Streisand ordered to pay fees
Los Angeles -- Barbra Streisand must pay $177,000 in legal fees incurred by an amateur photographer who fended off a $10 million lawsuit over aerial photographs he took showing her Malibu estate.
Streisand's lawsuit against retired software entrepreneur Kenneth Adelman claimed the photos showed details of her estate that can't be seen from the street. She alleged they could increase a problem she already has with stalkers.
Adelman said he posted the photos as part of his scientific research on coastline conservation. He has posted more than 12,000 photos on his California Coastal Records Project Web site.
Superior Court Judge Allan J. Goodman dismissed the lawsuit in December.
Beckham on cutting edge
Boston -- British soccer star David Beckham has signed a three-year marketing deal with Gillette to promote the company's razors and blades, the Boston-based firm said.
Beckham, the 29-year-old Real Madrid midfielder, will be featured in Gillette's worldwide consumer advertising and promotional campaigns for its grooming products. Terms of the deal weren't disclosed Thursday.
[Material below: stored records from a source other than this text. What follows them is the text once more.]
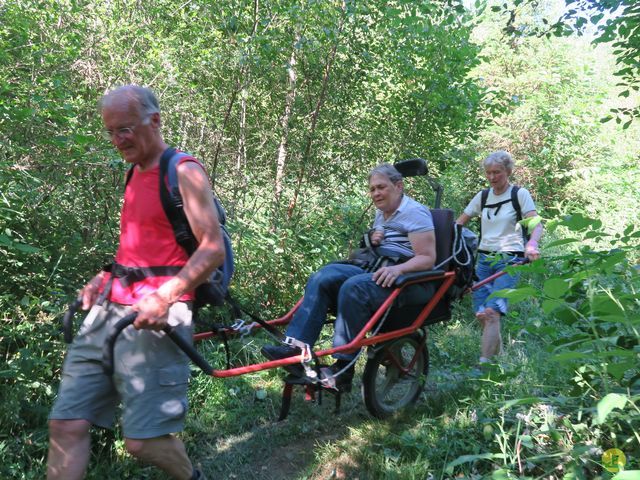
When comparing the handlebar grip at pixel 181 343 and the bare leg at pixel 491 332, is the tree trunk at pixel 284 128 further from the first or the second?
the handlebar grip at pixel 181 343

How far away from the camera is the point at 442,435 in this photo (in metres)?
3.42

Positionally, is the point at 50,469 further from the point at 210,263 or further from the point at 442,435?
the point at 442,435

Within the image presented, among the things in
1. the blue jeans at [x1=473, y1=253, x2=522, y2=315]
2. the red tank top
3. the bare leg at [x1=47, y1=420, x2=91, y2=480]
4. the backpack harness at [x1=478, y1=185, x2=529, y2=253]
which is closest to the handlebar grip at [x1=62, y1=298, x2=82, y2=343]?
the red tank top

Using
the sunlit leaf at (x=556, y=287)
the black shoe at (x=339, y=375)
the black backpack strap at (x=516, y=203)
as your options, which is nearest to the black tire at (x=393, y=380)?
the black shoe at (x=339, y=375)

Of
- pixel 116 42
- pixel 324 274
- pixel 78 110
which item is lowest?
pixel 324 274

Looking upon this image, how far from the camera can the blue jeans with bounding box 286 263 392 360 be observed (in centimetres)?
369

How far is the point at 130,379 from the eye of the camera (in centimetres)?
246

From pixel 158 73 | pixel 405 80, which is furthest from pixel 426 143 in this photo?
pixel 158 73

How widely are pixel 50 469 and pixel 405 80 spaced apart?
5693 mm

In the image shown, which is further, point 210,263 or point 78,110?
point 78,110

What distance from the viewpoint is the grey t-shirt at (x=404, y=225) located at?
4.01m

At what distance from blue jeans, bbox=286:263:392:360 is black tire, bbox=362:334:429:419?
0.39 m

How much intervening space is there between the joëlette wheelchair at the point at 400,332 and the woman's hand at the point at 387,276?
0.16ft

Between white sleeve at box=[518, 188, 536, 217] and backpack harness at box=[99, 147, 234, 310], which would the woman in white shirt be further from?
backpack harness at box=[99, 147, 234, 310]
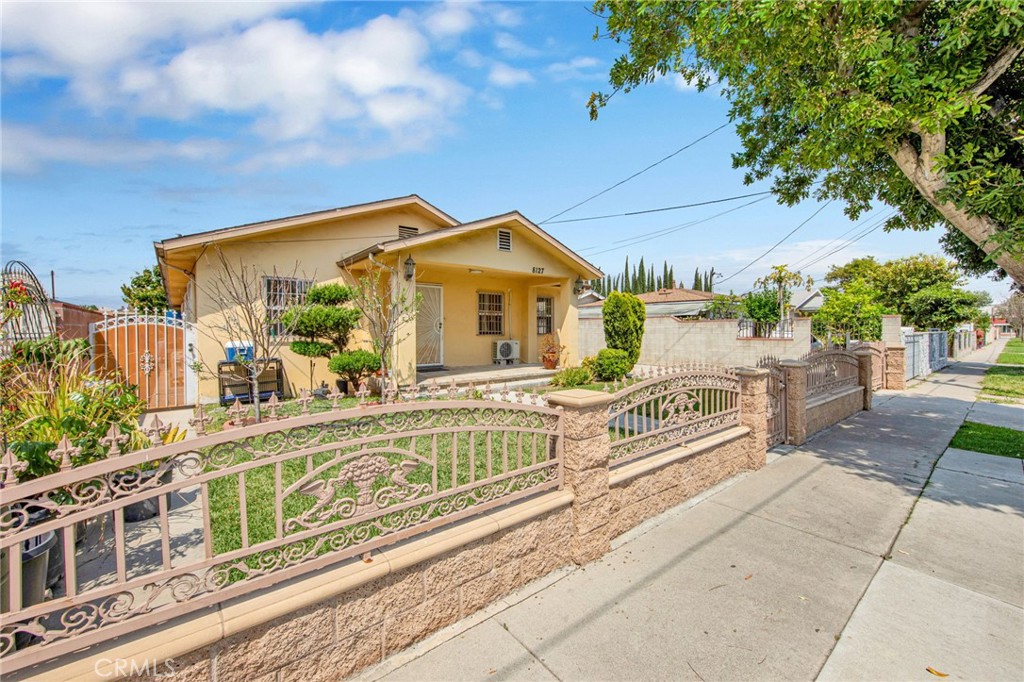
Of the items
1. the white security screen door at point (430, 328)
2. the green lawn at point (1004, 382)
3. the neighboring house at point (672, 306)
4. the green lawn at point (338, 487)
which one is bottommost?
the green lawn at point (1004, 382)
Gillette will launch ads featuring Beckham in Europe next month, and they are expected to hit the United States in July. He will be marketed as "Gillette's stylish, well-groomed man."
Book: Charles, father struck deal
London -- Princess Diana believed her husband, Prince Charles, was given permission by his father to return to his longtime love, Camilla Parker Bowles, after five years of marriage, according to Diana's former butler.
In excerpts published Thursday from a new chapter for his best-selling book, "A Royal Duty," Paul Burrell says the princess felt she had been "sold to the royal family" to "produce an heir and a spare" -- a reference to the couple's two sons.
Burrell said Diana, who died in a Paris car crash in 1997, told him Charles declared during a row that his father, Prince Philip, had agreed he could return to Parker Bowles if the marriage to Diana did not work after five years.
The prince's Clarence House office refused to comment.